- **Goal of the exercise**:
Tally the lines of the listing below that include the string "distance", and reply with that number alone.

****

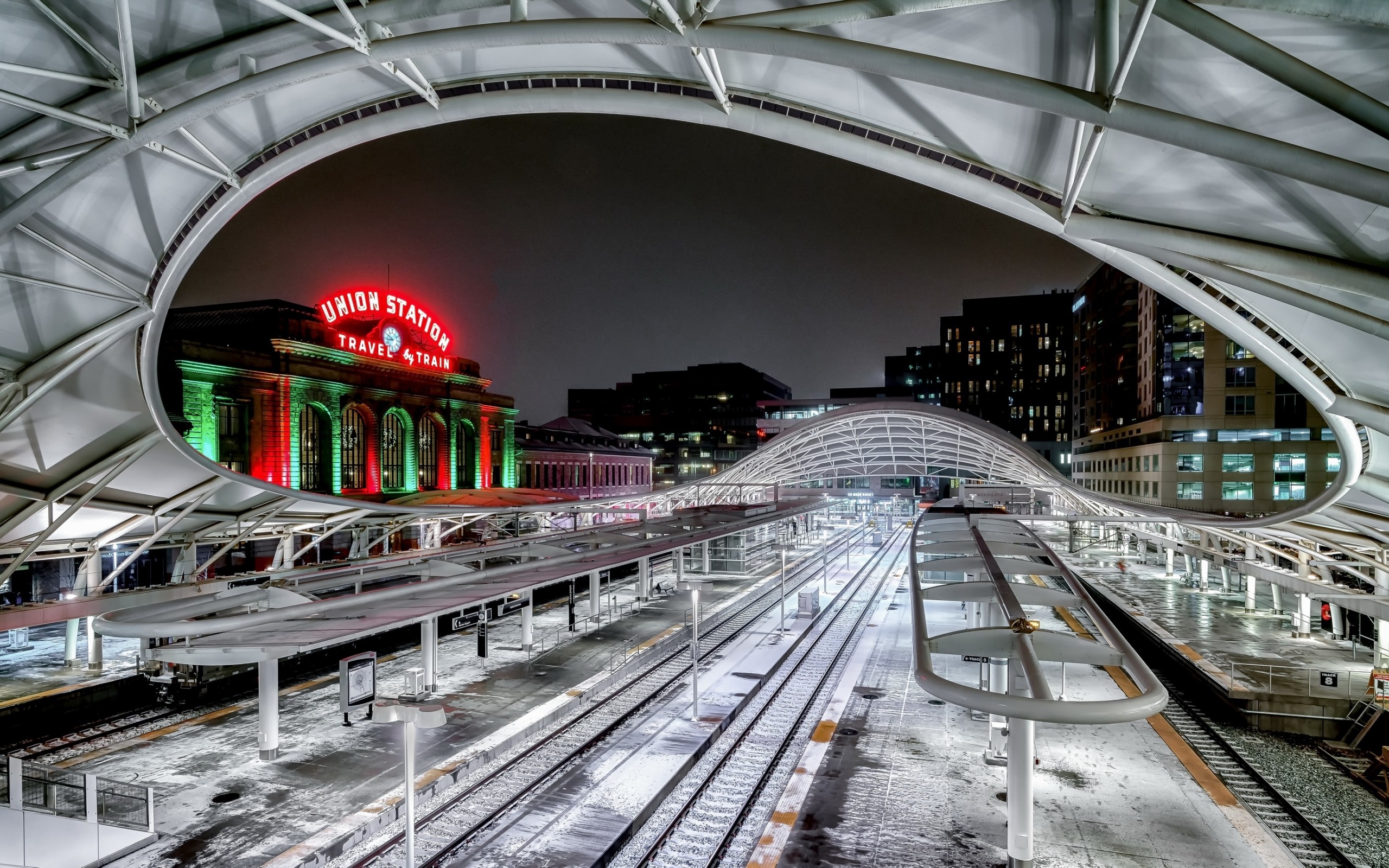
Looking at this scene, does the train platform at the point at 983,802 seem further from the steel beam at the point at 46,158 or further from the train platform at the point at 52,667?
the train platform at the point at 52,667

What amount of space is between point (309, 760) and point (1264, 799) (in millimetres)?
19199

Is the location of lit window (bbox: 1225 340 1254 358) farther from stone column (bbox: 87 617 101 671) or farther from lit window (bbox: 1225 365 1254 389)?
stone column (bbox: 87 617 101 671)

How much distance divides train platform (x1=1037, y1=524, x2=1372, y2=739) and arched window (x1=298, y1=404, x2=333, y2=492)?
42242mm

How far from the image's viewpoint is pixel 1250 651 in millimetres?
23047

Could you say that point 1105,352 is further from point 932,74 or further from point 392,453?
point 932,74

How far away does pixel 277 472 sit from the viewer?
37.7m

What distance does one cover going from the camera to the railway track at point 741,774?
1112 cm

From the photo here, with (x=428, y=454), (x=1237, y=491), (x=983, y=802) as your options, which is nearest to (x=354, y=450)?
(x=428, y=454)

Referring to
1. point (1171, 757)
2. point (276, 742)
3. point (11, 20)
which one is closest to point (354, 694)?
point (276, 742)

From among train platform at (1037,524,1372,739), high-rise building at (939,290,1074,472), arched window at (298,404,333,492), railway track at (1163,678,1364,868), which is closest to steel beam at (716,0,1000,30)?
railway track at (1163,678,1364,868)

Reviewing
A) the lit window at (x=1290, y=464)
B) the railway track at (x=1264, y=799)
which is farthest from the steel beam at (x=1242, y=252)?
the lit window at (x=1290, y=464)

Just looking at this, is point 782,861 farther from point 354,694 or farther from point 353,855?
point 354,694

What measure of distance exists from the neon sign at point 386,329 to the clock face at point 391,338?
0.04 metres

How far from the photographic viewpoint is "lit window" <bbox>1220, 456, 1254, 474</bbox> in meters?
57.2
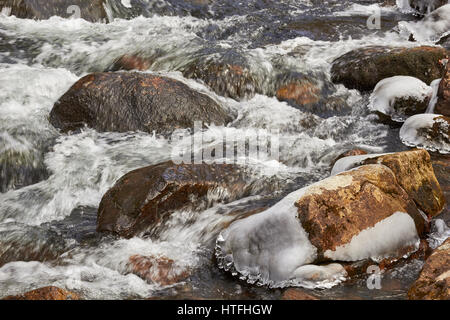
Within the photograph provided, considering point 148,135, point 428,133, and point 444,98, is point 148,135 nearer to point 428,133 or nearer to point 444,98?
point 428,133

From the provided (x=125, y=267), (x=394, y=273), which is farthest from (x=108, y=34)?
(x=394, y=273)

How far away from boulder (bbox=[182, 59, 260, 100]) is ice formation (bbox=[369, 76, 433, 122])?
4.34ft

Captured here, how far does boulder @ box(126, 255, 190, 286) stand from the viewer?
11.4ft

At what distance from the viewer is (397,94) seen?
615cm

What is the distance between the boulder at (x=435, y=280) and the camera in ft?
9.12

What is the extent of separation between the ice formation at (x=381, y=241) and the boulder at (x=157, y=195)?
4.00ft

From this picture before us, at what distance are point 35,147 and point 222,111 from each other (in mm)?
1871

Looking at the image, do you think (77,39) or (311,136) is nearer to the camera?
(311,136)

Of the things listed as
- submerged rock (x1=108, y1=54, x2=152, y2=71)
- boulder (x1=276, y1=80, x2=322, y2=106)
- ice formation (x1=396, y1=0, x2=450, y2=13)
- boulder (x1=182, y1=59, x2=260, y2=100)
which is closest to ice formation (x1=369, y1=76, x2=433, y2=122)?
boulder (x1=276, y1=80, x2=322, y2=106)

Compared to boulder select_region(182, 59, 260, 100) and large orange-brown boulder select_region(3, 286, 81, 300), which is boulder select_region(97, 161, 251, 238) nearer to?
large orange-brown boulder select_region(3, 286, 81, 300)

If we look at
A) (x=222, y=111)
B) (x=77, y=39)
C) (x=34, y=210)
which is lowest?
(x=34, y=210)

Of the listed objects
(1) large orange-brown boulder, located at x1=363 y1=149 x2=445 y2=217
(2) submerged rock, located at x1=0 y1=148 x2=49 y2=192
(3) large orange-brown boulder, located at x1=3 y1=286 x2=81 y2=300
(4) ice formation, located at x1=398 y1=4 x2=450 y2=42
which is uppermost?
(4) ice formation, located at x1=398 y1=4 x2=450 y2=42

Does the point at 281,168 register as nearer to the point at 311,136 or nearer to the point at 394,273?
the point at 311,136

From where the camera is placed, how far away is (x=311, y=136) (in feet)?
19.0
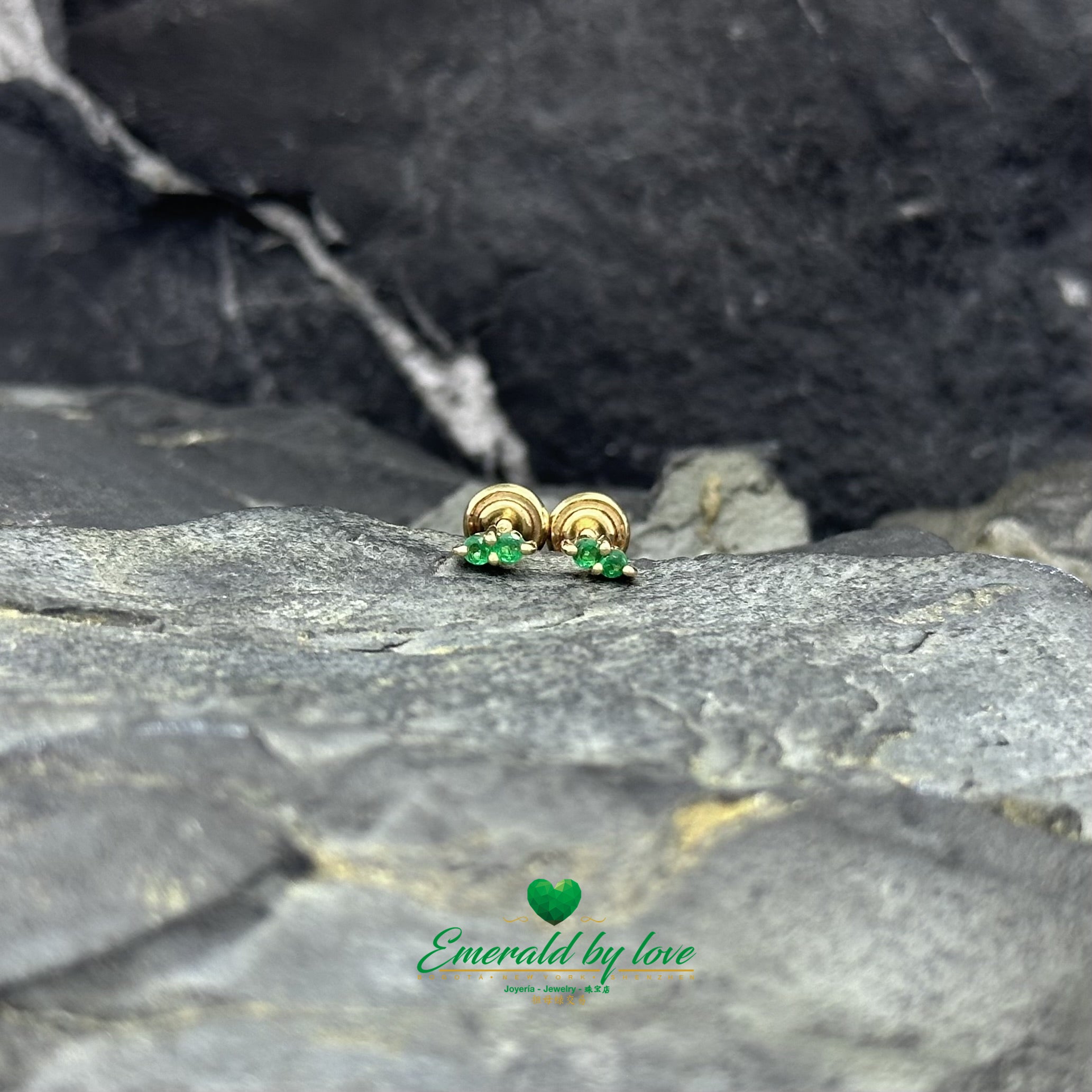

****

- **Solved problem**:
6